### Document segment
%%

On Thursday, November 10th, two days after the election, I went to see former Bikini Kill frontwoman Kathleen Hanna’s newest band, The Julie Ruin, play at Irving Plaza in New York City. I had bought the tickets months in advance and planned to go with two friends who had both grown up listening to riot grrrl; I expected it to be fun and nostalgic. When I realized the show would be happening two days after the election, I thought it would be a sweetly celebratory experience to ring in the election of our first female president, imperfect as she would have been, with a performance by an iconic feminist musician whose songs I grew up on, and who indeed shaped my own emerging feminist consciousness. Three weeks out from the show, Hanna’s former band Le Tigre released a pro-Hillary anthem called “I’m With Her” — their first song in years. I found the song kind of disappointing — given Clinton’s previous racist “superpredator” comments, and the failures of her campaign to promote a truly intersectional feminist agenda — but ultimately I understood and supported the band’s decision to publicly endorse the first viable female presidential candidate, especially considering the opposition. I thought about how The Julie Ruin would surely play “I’m With Her” at the show. I imagined the whole crowd getting super into it, and that my friends and I would probably dance to it with a sense of ironic distance, but ultimately we would be celebrating too.
I took for granted that Hillary would win — that my friends and I lived in a country where we could comfortably celebrate and also critique our first woman president while dancing to the feminist music we grew up on. In college, Bikini Kill and Le Tigre were the soundtrack to reading for my first women’s studies classes, writing my first feminist poems, forging feminist friendships and communities. Hanna’s music shaped my understanding of feminism, of my place in the world, and of art as feminist vision and protest — that vision gave me a sense of purpose and hope. I took for granted that seeing The Julie Ruin two days after the election would be a time for me to reflect on progress — to think about the meaning of a first female president as a milestone, and to hope for a more feminist future.

%%

### Questions on the material
A - According to the essay about seeing The Julie Ruin after the election, at which venue did the band play?
B - Summarize the essay about seeing The Julie Ruin after the election in two sentences.
The records are not needed for this work.

### Data provided
%%

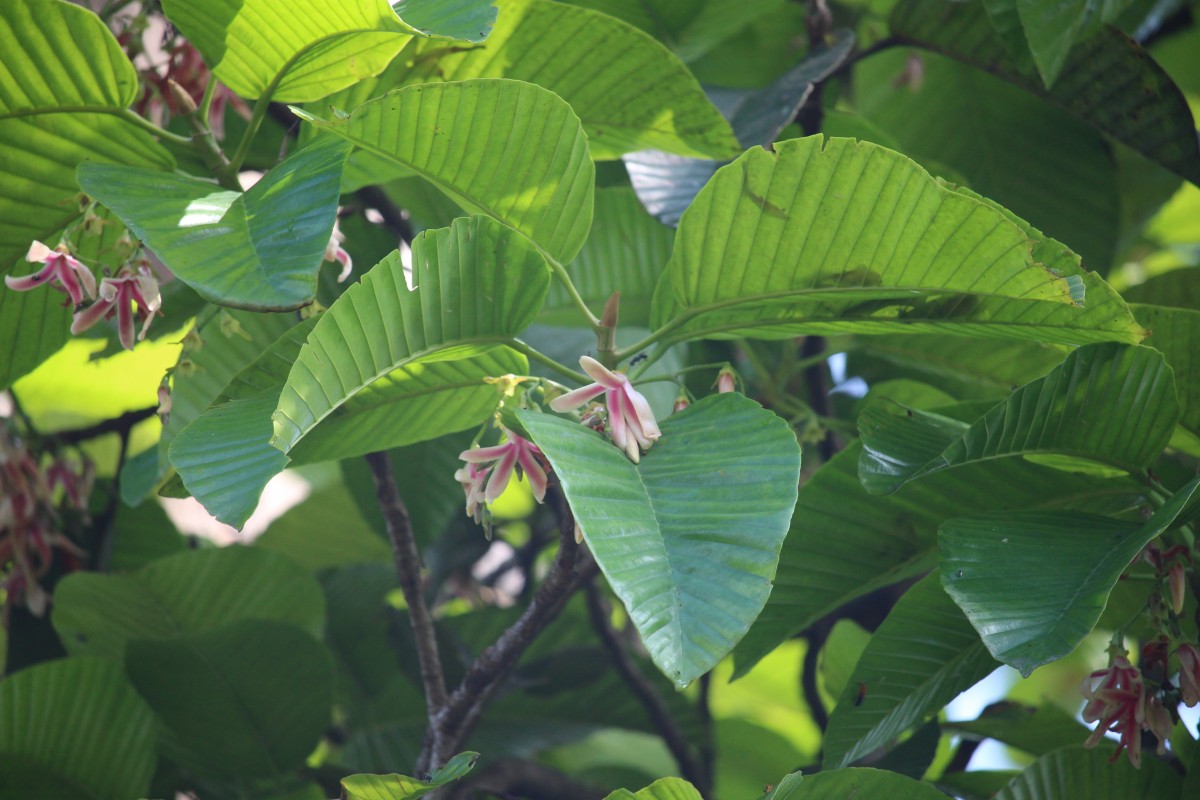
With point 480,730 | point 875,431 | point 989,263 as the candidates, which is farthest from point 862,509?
point 480,730

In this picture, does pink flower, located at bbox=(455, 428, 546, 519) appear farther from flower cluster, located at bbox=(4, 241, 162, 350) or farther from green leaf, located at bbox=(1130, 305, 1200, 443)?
green leaf, located at bbox=(1130, 305, 1200, 443)

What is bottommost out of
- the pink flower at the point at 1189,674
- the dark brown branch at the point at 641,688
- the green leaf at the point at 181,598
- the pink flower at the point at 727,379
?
the dark brown branch at the point at 641,688

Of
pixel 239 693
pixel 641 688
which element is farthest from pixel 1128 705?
pixel 239 693

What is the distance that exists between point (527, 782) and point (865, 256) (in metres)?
0.73

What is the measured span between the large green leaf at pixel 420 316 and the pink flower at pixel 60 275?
27 centimetres

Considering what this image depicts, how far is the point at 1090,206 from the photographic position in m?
1.40

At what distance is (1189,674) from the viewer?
0.79 m

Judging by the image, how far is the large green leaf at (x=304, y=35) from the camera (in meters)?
0.75

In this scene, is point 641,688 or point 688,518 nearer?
point 688,518

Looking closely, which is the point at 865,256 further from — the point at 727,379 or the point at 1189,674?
the point at 1189,674

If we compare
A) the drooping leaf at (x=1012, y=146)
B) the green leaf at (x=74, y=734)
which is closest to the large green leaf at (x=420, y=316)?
the green leaf at (x=74, y=734)

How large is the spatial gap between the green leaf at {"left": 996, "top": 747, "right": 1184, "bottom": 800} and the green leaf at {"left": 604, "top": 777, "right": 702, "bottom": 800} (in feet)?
1.02

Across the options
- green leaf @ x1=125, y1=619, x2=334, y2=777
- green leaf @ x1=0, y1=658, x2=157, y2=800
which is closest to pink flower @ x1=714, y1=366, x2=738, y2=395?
green leaf @ x1=125, y1=619, x2=334, y2=777

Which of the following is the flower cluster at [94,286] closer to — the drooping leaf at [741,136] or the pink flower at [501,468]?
the pink flower at [501,468]
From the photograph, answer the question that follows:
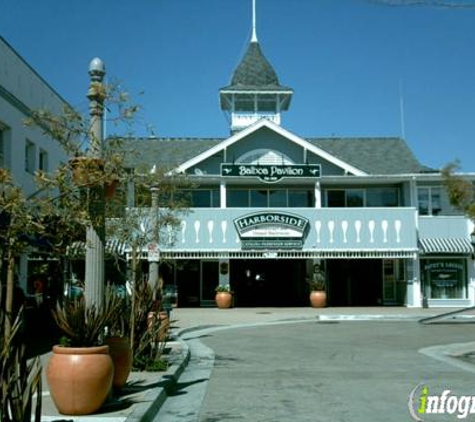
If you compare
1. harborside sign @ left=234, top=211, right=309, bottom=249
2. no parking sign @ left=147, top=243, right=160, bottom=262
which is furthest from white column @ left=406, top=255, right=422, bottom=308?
no parking sign @ left=147, top=243, right=160, bottom=262

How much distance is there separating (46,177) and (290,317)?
68.8 ft

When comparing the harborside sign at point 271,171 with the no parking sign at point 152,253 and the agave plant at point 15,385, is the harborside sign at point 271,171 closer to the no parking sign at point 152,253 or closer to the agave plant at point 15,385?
the no parking sign at point 152,253

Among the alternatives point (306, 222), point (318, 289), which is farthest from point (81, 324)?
point (318, 289)

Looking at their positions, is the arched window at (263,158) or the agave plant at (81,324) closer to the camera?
the agave plant at (81,324)

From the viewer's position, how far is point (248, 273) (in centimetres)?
3566

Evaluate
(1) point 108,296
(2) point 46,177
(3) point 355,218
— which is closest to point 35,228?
(2) point 46,177

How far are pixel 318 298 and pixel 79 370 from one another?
24.5m

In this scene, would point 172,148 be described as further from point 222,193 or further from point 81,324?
point 81,324

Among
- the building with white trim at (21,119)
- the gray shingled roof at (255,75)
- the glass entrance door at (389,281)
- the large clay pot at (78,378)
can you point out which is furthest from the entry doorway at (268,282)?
the large clay pot at (78,378)

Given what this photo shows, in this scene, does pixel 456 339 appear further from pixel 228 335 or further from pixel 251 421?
pixel 251 421

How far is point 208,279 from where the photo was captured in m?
33.4

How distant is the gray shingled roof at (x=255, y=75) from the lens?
3731 centimetres

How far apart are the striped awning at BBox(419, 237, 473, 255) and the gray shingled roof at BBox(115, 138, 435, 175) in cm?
368

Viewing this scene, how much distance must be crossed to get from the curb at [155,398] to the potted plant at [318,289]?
19416mm
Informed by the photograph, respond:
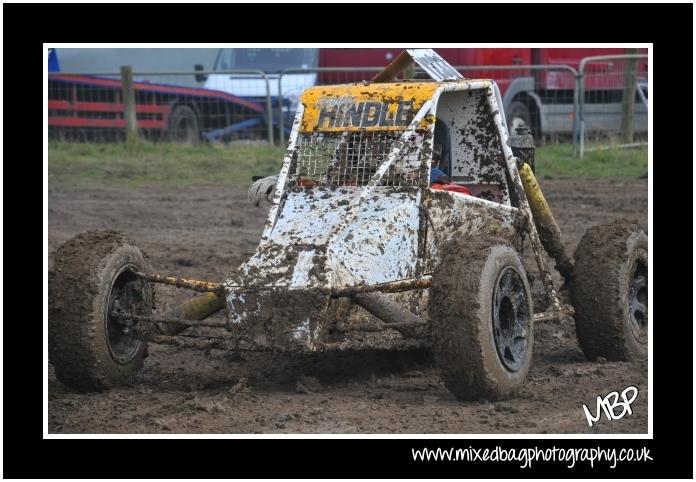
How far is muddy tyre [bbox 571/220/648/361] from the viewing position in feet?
23.7

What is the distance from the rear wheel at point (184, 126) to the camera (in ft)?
59.6

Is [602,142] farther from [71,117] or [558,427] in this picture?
[558,427]

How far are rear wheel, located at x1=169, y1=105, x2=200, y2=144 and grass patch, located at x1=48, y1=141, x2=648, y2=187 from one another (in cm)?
67

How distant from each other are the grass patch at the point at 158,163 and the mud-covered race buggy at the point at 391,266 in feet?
26.5

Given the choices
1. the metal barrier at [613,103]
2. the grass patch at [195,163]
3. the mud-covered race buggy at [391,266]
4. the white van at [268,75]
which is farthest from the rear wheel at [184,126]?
the mud-covered race buggy at [391,266]

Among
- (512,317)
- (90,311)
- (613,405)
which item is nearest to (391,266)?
(512,317)

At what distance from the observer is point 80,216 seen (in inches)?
519

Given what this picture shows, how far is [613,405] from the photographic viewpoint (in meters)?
6.15

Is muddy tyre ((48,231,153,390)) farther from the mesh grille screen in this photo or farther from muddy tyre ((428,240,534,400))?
muddy tyre ((428,240,534,400))

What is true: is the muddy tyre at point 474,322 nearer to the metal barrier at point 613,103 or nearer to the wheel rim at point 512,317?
the wheel rim at point 512,317

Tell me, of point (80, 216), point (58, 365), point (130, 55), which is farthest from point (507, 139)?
point (130, 55)

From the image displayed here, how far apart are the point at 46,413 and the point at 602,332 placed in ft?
10.8

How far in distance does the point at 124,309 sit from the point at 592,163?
10.4 meters

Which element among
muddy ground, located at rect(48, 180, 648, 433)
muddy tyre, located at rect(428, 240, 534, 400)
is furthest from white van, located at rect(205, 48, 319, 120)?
muddy tyre, located at rect(428, 240, 534, 400)
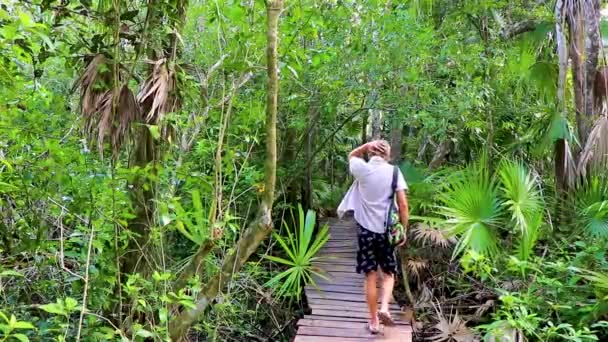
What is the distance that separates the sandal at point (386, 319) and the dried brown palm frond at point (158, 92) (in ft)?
8.25

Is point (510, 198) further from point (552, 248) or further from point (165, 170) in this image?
point (165, 170)

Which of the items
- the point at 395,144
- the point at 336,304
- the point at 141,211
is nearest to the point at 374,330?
the point at 336,304

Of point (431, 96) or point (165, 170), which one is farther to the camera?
point (431, 96)

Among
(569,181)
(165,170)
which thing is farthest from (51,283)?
(569,181)

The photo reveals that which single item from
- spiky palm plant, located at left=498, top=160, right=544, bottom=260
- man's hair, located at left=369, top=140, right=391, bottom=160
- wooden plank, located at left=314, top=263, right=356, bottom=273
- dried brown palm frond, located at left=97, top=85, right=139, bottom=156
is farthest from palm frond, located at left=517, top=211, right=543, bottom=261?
dried brown palm frond, located at left=97, top=85, right=139, bottom=156

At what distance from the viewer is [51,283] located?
3.69m

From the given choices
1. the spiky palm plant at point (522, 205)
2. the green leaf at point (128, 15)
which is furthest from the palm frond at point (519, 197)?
the green leaf at point (128, 15)

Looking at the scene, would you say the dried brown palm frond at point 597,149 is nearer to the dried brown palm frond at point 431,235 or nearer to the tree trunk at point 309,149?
the dried brown palm frond at point 431,235

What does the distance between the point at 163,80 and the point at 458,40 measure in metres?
4.49

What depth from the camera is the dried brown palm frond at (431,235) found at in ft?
18.3

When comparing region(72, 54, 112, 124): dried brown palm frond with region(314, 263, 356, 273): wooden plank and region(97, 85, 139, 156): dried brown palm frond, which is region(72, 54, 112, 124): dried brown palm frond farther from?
region(314, 263, 356, 273): wooden plank

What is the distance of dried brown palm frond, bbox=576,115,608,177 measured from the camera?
5336 millimetres

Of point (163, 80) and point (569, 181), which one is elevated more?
point (163, 80)

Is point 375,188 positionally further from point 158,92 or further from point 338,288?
point 158,92
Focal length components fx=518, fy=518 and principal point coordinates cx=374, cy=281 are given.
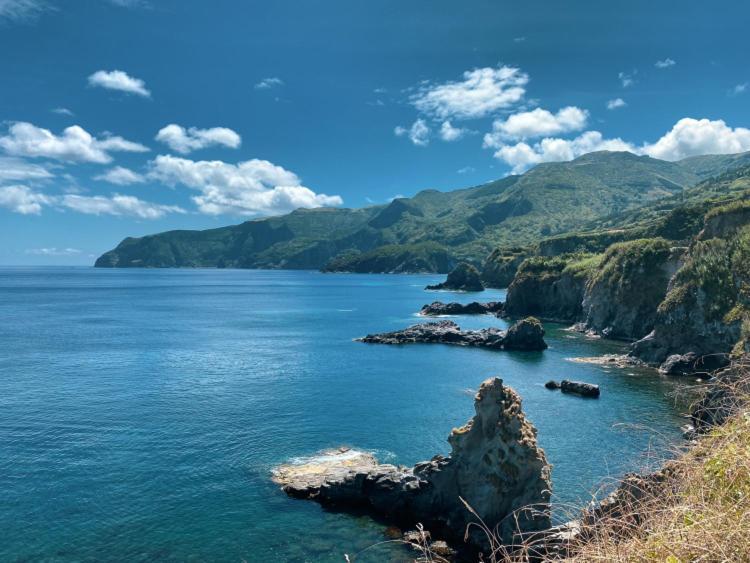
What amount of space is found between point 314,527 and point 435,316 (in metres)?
150

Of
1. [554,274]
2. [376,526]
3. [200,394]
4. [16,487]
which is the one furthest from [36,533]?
[554,274]

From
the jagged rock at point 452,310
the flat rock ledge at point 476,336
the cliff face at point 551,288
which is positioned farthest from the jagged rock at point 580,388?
the jagged rock at point 452,310

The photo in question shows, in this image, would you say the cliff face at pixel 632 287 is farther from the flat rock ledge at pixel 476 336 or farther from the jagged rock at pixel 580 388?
the jagged rock at pixel 580 388

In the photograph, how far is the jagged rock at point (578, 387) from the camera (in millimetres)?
77812

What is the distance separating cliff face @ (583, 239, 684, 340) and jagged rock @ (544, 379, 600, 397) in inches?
2026

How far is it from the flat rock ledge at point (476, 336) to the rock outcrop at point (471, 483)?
82.3m

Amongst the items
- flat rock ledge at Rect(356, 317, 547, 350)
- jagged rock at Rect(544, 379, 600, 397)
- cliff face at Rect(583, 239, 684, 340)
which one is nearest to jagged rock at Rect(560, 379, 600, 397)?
jagged rock at Rect(544, 379, 600, 397)

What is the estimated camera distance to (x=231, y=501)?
4384 centimetres

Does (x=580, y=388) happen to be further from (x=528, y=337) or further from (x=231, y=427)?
(x=231, y=427)

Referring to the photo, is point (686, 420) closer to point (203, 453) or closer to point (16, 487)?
point (203, 453)

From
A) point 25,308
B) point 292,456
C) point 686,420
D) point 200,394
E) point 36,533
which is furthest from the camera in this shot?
point 25,308

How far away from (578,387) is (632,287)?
61763 mm

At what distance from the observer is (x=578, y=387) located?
79250 mm

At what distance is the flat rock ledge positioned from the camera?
120m
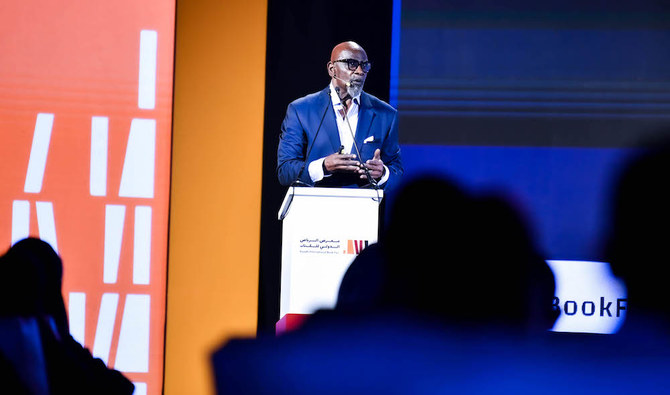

%%

### Responses to the tasks
A - Irving Plaza in New York City.

B - The writer bought tickets months in advance to see Kathleen Hanna's band The Julie Ruin two days after the election, expecting to celebrate the first female president. The writer had taken Hillary's victory for granted, having grown up on Hanna's music, which shaped the writer's feminism and sense of purpose.